_ТЕКСТ ДЛЯ ЧТЕНИЯ_:
:::::

Пересечь знаменитую сокрушительными песчаными бурями пустыню Гоби удавалось мало кому. Пржевальский сделал это первым из европейцев, доказав, что она не плато, а впадина с холмистым рельефом, определил важнейшие магнитные меридианы и величины напряжения земного магнетизма, составил любопытнейшие метеорологические сводки о здешнем климате. Самые трудно доступные места Гоби — 5300 вёрст были им сняты глазомерно буссолью. В Средней Гоби на 1100 вёрст — ни одного источника. Раскалены воздух, песок, тонны солёной пыли. Однажды в поисках колодца чуть не погибли от жажды: «Брали в рот по глотку, чтобы промочить засохший язык, тело как в огне, голова кружилась до обморока». В Ургу пришли измотанные, оборванные: «Помывшись в бане, в которой не были почти два года, до того ослабли, что едва держались на ногах. Лишь спустя два дня начали приходить в себя». Но его — «закоренелого бродягу, для которого оседлая жизнь — каторга» это не смущает. Он считает завидным удел исследователя Азии: пусть и не ковром тут постлана дорога и Гоби не особо привечает гостей. Для него она всегда «прекрасная мати пустыня», не просто манившая, а питавшая, поправляющая ослабевавшее при городском сидении здоровье.

В Джунгарской Гоби повезло встретить ставшую вскоре знаменитой песочно-рыжую лошадку: приземистую большеголовую с жёсткой гривой-ирокезом. Изловить не удалось. Они очень осторожны. В опасности выстраиваются кругом, защищая слабых. А почуяв врага на огромном расстоянии, развивают большую скорость. Жаль, сейчас в природе лошадей Пржевальского почти не осталось. В заповедниках и зоопарках обитает около 2 тыс. особей, ведущих потомство от кобылы Орлицы, подаренной в 1947-м правительством Монголии Ворошилову. Популяция растет слабо: забота человека снизила выживаемость, попытки вернуть их в естественную среду идут туго. Как прав был Николай Михайлович, смотревший на историю, как на зеркало, в котором отражаются человеческие глупости: «Влияние человека страшнее и истребительнее всяких невзгод природы. Ни холода и бури, ни скудный корм, ни разряженный воздух не могут сравниться с роковой гибелью, которую несут для диких созданий прогрессивно возрастающая культура и так называемая цивилизация рода человеческого».

:::::

_ТЕКСТ ЗАДАНИЯ 1_:
Определите, соответствуют ли тексту о Пржевальском в пустыне Гоби утверждения (a), (b) и (c). Для каждого дайте ответ «да» или «нет» и приведите решающие слова текста точной цитатой.
(a) Пржевальский первым из европейцев пересёк пустыню Гоби.
(b) Пржевальский доказал, что Гоби является плато.
(c) Лошадь, встреченную в Джунгарской Гоби, удалось поймать.
_ТЕКСТ ЗАДАНИЯ 2_:
Допишите продолжение текста о Пржевальском в пустыне Гоби, начиная сразу после его последнего предложения.
Материал ниже для работы не нужен.

_ИСХОДНЫЕ ДАННЫЕ_:
:::::

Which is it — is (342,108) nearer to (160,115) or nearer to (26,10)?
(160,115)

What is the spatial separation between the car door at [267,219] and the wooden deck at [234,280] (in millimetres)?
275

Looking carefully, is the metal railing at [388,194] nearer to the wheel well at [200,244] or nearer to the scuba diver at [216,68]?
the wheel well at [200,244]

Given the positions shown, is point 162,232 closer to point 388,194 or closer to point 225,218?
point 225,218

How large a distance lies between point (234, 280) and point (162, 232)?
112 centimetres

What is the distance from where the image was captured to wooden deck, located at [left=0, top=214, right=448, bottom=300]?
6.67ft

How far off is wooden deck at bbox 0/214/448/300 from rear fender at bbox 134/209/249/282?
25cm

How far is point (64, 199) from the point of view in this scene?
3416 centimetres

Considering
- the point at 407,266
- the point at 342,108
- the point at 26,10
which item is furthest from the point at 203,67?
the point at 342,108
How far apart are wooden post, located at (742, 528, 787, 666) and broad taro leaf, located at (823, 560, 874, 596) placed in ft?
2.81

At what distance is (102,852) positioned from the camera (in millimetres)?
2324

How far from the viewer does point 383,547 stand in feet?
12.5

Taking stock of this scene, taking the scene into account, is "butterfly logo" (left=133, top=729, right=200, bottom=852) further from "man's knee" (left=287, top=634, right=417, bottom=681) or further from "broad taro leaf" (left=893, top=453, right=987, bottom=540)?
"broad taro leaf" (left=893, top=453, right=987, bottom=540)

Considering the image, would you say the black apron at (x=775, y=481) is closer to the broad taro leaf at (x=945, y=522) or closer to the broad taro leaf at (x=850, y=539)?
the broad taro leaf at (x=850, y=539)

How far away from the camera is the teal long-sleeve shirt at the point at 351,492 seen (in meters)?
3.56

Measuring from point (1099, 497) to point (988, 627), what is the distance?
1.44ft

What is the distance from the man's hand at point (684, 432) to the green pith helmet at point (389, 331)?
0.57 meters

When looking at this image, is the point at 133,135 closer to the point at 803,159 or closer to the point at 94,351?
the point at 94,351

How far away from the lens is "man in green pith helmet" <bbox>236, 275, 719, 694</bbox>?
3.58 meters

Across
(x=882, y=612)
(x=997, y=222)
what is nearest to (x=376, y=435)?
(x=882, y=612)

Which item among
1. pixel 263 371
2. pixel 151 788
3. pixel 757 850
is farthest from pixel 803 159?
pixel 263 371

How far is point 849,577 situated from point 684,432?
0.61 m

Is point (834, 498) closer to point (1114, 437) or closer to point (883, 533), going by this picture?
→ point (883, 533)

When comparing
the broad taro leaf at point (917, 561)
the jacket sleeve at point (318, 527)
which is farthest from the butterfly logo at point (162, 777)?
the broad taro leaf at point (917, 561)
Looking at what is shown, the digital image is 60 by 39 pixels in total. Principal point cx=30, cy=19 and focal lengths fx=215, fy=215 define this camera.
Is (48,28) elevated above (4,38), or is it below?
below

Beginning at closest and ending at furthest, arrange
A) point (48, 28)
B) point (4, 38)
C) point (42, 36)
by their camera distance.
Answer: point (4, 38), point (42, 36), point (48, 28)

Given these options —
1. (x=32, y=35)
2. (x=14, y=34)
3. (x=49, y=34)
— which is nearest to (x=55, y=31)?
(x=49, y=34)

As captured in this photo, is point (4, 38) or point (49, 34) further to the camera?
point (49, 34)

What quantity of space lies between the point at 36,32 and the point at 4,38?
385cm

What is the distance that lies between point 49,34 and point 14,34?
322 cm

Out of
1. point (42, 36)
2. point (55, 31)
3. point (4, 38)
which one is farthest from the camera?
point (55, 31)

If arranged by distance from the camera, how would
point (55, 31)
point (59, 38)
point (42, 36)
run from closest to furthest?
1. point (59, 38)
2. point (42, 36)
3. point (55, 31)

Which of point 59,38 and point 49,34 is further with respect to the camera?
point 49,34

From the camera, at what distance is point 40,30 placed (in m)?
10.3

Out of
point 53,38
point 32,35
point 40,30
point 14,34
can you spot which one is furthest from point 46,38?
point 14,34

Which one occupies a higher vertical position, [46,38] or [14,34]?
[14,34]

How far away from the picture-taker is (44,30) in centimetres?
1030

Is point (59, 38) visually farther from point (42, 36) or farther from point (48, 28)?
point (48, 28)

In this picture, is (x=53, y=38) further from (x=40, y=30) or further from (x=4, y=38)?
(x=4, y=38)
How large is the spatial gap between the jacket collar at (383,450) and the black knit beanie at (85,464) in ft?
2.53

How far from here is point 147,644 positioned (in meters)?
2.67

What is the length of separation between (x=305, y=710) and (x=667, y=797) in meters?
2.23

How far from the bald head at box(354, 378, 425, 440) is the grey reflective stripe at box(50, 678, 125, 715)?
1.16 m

:::::

_РЕЗУЛЬТАТ ВЫПОЛНЕНИЯ 1_:
(a) Да: «Пржевальский сделал это первым из европейцев».
(b) Нет: «доказав, что она не плато, а впадина с холмистым рельефом».
(c) Нет: «Изловить не удалось».

_РЕЗУЛЬТАТ ВЫПОЛНЕНИЯ 2_:
Золотой фазан

Он ненавидел суету и фальшь. О жизни столиц говорил: на грош дела, на рубль суматохи. «В Азии с берданкой в руке я гораздо более гарантирован от оскорблений и обмана, чем в городах!» В путешествиях «кирпичный чай и баранина пились и елись с большим аппетитом, нежели здешние заморские вина и французские блюда; там свобода, здесь позолоченная неволя; всё по форме, по мерке; ни простоты, ни воздуха. Каменные тюрьмы, называемые домами; изуродованная жизнь – жизнью цивилизованной, мерзость нравственная — тактом житейским называемая; продажность, бессердечие, разврат — все гадкие инстинкты человека, правда, изукрашенные, служат главным двигателем во всех слоях общества. Могу сказать, что в обществе, подобном нашему, очень худо жить человеку с душою и сердцем. Нет, видно, никогда не привыкнуть вольной птице к тесной клетке; никогда и мне не сродниться с искусственными условиями цивилизованной жизни». Хотя и у него имелась присущая этой жизни страсть — к картёжной игре. Пояснял её так: «играю для того, чтобы выиграть себе независимость». Играл лихо, без проигрыша, за что получил прозвище «золотой фазан». Зимой 1868-го, выиграв 12 тыс. рублей, не скрывает ликования: «теперь могу назваться состоятельным человеком и располагать собою независимо от службы». Деньги эти шли в основном на его экспедиционные отряды, мобильные и отлично вооружённые, брал в них до 20 добровольцев. Двигался отряд верхом на лошадях, грузы везли на верблюдах и яках. Народ подбирался активный, не робкого десятка. Иных страховок от злодейских нападений в дороге не было: «Словно туча неслась на нас кровожадная орда всадников-тангутов...А перед бивуаком, молча с прицеленными винтовками, стояла наша маленькая кучка из 14-ти человек».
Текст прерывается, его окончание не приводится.